Get 5 a Day
Veggie-fy your diet this summer
By Holly Ford
Adding more fruits and vegetables into your diet can do wonders for your health—not to mention help you slim down for summer. So why, then, do so many of us slack off when it comes to serving up the “good” stuff?
Why we avoid vegetables
According to Mary Lou Perry, Registered Dietitian for UVA's Heart and Vascular Center, as many as 77 percent of us aren’t getting the recommended 5 servings of fruits and vegetables each day. There are many reasons. Convenience, cost, a lack of preparation know-how … We have all kinds of excuses for choosing packaged and processed over natural and nutritious foods.

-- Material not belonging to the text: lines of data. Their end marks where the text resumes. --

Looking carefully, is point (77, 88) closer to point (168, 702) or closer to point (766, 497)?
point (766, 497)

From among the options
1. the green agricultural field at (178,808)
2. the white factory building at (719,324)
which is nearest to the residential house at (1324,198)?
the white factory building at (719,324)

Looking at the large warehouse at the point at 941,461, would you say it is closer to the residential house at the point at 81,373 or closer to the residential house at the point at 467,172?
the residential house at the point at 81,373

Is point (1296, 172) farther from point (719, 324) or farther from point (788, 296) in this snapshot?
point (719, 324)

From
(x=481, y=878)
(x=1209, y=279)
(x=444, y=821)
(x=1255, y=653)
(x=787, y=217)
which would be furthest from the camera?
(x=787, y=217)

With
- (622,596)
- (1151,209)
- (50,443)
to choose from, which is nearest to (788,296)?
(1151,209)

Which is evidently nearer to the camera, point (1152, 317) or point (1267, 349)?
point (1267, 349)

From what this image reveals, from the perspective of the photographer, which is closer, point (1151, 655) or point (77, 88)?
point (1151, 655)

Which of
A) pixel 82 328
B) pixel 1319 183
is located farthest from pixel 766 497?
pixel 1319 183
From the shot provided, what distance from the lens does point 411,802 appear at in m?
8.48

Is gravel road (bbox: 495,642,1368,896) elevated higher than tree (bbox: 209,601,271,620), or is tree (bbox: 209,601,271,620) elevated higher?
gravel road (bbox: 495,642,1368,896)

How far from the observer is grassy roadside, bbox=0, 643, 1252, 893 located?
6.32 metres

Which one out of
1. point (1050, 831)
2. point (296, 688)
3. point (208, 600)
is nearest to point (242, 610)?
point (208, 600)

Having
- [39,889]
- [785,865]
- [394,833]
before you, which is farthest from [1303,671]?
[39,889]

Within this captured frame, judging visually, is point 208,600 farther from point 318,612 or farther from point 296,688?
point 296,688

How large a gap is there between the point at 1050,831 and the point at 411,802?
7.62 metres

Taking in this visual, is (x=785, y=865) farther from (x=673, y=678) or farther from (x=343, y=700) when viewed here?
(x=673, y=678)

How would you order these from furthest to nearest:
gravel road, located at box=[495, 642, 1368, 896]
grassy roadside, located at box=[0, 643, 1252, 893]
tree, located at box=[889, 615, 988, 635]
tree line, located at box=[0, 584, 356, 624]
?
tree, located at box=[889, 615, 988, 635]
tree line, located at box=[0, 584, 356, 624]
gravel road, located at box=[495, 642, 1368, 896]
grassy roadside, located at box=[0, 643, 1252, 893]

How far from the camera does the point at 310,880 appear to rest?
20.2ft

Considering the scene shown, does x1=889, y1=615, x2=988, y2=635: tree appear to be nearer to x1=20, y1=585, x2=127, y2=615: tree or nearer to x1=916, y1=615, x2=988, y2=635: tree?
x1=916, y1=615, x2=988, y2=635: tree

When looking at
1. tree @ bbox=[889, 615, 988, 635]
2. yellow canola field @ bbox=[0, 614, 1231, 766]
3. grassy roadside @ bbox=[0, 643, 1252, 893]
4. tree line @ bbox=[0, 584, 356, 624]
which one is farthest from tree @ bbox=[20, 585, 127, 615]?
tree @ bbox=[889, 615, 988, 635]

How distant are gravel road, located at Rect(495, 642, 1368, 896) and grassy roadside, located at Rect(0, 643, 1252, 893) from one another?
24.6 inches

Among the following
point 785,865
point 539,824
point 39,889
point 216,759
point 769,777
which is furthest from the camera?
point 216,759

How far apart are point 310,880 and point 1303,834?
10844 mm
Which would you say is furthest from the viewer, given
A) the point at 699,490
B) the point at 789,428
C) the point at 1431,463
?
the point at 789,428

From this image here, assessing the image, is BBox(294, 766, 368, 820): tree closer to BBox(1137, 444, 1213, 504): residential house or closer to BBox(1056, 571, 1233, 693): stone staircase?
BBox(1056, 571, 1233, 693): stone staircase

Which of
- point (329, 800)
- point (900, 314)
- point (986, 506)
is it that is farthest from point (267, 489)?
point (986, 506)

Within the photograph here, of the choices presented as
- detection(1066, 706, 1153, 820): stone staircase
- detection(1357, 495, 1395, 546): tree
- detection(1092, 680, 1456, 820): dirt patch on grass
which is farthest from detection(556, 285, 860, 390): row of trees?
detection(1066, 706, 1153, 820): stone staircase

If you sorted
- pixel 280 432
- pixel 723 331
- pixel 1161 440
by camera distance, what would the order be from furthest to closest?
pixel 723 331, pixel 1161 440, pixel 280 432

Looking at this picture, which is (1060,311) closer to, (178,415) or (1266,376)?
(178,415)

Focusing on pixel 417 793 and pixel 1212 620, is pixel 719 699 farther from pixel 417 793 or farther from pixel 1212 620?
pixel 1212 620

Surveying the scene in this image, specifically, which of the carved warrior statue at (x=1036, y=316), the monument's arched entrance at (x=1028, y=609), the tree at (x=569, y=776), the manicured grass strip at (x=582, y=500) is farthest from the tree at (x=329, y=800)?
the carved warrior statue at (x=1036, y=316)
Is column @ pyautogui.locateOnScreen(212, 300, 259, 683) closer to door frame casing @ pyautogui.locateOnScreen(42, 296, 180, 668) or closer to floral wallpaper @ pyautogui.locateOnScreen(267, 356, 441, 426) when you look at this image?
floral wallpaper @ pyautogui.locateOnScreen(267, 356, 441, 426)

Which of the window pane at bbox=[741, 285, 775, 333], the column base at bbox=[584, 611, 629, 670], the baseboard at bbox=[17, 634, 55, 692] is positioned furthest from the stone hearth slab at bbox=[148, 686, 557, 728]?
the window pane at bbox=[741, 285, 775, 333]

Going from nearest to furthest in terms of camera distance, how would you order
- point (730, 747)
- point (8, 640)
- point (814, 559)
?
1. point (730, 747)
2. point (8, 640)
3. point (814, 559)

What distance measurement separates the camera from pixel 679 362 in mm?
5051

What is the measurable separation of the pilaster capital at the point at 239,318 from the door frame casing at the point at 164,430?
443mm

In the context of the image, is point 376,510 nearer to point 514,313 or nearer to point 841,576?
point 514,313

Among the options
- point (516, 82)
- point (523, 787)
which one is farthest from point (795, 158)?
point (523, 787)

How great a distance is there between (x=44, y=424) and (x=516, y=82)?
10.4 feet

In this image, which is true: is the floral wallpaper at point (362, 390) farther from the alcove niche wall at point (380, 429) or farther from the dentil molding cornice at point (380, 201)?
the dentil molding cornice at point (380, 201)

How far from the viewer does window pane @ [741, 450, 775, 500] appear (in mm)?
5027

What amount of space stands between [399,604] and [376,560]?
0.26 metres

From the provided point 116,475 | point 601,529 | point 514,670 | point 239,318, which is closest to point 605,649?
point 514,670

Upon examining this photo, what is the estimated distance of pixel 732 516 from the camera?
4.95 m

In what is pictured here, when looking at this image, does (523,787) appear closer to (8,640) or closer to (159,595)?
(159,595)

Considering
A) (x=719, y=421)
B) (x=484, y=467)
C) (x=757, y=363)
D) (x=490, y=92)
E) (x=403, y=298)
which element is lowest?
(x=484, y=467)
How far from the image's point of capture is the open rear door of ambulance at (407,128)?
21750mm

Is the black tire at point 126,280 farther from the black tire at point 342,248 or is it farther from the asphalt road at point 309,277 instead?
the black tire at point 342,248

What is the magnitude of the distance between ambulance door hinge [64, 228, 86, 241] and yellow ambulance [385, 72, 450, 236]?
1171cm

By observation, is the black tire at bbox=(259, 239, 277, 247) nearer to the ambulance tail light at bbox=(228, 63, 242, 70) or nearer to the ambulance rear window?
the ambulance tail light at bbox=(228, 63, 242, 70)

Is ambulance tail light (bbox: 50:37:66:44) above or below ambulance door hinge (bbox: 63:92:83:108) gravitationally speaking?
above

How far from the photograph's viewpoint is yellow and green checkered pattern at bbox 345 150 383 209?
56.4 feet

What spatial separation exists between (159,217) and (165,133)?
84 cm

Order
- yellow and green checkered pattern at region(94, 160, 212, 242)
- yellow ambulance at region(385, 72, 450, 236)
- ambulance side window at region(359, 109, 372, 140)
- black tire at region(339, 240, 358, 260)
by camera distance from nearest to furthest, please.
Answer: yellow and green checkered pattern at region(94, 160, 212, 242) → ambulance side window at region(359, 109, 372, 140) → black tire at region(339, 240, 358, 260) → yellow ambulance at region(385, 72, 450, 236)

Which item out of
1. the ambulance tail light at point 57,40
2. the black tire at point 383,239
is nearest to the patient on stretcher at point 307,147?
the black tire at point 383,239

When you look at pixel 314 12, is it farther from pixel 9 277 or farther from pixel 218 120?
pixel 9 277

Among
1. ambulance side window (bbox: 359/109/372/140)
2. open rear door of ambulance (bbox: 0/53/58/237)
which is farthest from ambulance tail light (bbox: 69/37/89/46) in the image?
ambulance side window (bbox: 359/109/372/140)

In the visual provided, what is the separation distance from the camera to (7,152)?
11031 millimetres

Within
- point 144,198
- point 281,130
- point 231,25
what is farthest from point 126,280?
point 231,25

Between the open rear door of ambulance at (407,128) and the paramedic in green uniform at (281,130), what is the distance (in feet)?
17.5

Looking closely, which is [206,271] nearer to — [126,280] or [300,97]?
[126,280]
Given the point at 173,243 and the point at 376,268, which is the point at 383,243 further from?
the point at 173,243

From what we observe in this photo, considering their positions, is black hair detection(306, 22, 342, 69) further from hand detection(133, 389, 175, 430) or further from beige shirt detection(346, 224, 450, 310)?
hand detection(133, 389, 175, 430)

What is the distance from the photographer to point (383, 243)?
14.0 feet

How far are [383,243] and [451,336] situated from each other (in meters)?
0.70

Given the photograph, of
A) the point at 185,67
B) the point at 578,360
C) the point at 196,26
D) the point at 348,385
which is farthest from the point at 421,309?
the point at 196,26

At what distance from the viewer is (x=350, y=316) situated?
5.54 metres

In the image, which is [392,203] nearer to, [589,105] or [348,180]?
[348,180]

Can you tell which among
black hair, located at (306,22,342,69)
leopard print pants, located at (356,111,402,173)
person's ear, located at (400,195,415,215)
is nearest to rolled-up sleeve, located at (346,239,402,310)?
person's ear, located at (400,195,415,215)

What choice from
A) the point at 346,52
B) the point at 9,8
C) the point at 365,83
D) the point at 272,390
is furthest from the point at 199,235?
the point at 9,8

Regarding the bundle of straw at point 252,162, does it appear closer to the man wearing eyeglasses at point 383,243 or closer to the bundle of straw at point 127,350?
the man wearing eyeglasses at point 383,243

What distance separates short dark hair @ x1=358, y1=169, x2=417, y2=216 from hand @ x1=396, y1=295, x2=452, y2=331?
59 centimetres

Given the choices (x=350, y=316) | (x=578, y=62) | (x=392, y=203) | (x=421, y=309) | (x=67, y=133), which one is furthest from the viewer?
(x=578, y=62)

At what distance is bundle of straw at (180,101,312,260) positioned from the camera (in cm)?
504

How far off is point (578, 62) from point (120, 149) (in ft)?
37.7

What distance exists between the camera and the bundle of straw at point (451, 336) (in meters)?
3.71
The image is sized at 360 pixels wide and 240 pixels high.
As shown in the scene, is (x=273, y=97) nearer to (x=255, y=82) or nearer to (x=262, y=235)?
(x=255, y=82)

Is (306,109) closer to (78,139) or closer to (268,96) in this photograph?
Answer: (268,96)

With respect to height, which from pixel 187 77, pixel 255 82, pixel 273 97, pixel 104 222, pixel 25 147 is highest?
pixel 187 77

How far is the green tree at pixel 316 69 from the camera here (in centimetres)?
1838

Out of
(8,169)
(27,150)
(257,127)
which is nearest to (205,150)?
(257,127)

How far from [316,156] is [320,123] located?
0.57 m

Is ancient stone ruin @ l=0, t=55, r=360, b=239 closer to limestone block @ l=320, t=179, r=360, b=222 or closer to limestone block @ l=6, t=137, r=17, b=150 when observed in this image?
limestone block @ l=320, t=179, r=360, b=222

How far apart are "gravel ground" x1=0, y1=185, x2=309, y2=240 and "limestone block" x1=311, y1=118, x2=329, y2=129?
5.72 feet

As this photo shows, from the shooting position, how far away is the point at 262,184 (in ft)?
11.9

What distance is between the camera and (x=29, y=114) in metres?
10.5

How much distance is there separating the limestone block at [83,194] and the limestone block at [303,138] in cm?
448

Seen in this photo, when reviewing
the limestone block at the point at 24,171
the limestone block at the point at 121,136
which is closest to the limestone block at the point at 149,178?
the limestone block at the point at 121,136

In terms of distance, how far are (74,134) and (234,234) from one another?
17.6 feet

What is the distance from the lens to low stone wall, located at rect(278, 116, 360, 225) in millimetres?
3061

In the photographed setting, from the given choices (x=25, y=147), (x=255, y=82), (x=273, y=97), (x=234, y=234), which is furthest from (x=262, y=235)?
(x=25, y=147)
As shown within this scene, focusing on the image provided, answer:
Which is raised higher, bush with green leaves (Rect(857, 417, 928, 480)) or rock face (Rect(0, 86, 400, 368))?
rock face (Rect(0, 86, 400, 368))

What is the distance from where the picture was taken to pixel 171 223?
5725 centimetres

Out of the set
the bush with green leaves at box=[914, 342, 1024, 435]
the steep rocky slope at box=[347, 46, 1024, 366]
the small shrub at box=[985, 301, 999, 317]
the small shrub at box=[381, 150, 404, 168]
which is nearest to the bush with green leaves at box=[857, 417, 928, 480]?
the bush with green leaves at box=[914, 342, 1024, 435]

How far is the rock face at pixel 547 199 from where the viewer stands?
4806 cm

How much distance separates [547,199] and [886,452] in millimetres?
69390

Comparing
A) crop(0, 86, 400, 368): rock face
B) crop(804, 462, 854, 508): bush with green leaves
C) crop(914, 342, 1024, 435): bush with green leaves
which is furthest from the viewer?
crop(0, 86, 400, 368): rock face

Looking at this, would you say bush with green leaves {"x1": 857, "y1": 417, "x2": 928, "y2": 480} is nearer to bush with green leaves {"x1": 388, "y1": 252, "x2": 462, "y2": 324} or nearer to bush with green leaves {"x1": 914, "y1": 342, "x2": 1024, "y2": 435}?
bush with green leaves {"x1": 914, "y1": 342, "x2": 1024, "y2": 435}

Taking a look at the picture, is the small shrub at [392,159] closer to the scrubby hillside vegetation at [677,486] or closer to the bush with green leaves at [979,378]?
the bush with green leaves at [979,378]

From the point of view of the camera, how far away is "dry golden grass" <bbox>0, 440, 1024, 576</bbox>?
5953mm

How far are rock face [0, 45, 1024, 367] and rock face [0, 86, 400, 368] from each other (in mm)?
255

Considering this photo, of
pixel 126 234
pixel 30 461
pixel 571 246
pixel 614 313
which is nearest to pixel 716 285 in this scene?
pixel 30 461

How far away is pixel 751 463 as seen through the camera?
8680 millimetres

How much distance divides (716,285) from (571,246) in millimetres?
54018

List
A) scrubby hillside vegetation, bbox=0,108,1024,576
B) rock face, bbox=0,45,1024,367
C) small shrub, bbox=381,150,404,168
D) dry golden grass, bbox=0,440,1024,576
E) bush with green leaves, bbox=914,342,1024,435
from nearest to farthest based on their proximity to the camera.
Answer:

Super foods for a slimmer you
The greatest motivator for finding a way around these stumbling blocks should be this: fruits and vegetables are super foods that have been proven to lower your blood pressure (improving your heart and decreasing inflammation), lower your risk for cancer and other chronic diseases and increase the nutrients you need to keep your energy up. Still not budging? Two words for you: swimsuit season. Studies have shown that filling up on fruits and vegetables is an effective way to lose weight because these foods are naturally low in calories and high in fiber, which makes you feel fuller.
Simple changes add up
Produce is at its best this time of year. To see just how simple it is to “veggie-fy” your diet, take a look at the before-and-after menu below. Then think about ways you can work in more super foods into your everyday diet.
| Before | After |
|---|---|
|
Breakfast: Pancakes with maple syrup Orange juice |
Breakfast: Pancakes stuffed with mashed banana and yogurt Fresh orange |
|
Lunch: Peanut butter sandwhich |
Lunch: Peanut putter sandwhich with sliced apple Carrot and raisin salad |
| Snack: Pretzels | Snack: Hummus with pita chips |
|
Dinner: Iceberg lettuce salad Spaghetti and meatballs |
Dinner: Spinach salad with mandarin oranges Sliced tomatoes with fresh mozzarella Whole wheat pasta with chunky Ragout sauce |
| Dessert: Angel food cake | Dessert: Fresh strawberries with angel food cake |
|
Totals: 1 fruit + 1 vegetable = 2 servings Total fiber content <10g |
Totals: 6 fruits + 5 vegetables = 11 servings Total fiber content: 34g |
SMART Goal: Sneak in some added nutrients by grating zucchini or squash into meatloaf, soups, breads and more. Make fruit a side dish at dinnertime by throwing some on the grill alongside your main course; the sweetness blended with the meat can produce a wonderful flavor.